The 2012 forecast for Canada is now in line with the consensus of Canadian economists, although the IMF is still a little gloomier about 2013.

The fund sees unemployment remaining mostly unchanged in the next two years at 7.4 and 7.3 per cent respectively.

Still, the IMF report is full of dark foreboding about the risks and uncertainties darkening the outlook.

It sees Europe’s debt crisis as far from settled, having the potential to spread contagion to other advanced economies, including the U.S. and indirectly Canada.
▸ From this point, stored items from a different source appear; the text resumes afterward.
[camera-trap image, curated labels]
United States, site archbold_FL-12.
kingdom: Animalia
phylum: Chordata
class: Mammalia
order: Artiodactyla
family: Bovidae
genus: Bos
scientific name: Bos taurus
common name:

As well, emerging economies might not perform as well as thought.

Meanwhile, there are heightened fears that political instability in the Middle East could result in a spike to oil prices, political gridlock in the Washington could tie the hands of policy-makers, and that emerging nations might underperform against expectations.

The IMF calls to the downside risks to the U.S. and Canada outlook “significant.”

“In Canada, the housing market is an area of potential vulnerability, with high house prices and rising household indebtedness,” it states.

“Strong spillovers to Canada from the United Sates mean it is also exposed to the risks” of a re-emergence of the European debt crisis, and a weaker recovery in the U.S..

The IMF’s warning about household indebtedness — now at a near record 151 per cent of annual disposable income — echoes recent comments from Bank of Canada governor Mark Carney, who views it the top domestic vulnerability.

Earlier Tuesday, Carney kept the bank’s target interest rate at one per cent although he has admitted such a low setting is encouraging some Canadians to borrow beyond what is wise. The alternative, however — hiking borrowing costs — risks damaging the economy by slowing down activity and boosting the loonie, analysts note.

While Carney has been reluctant to take his foot off the monetary accelerator, Finance Minister Jim Flaherty took the opposite tract on the fiscal side last month, introducing a budget that applies the brakes on spending and cuts 19,000 public service jobs.

At the moment, the IMF appears to agree with the fiscal restraint, but it adds as a caveat that should conditions deteriorate, “there is policy room” to reverse course.

The federal government is in position to resort to stimulus financing, the IMF says, given that its level of debt is well below that of other G7 countries.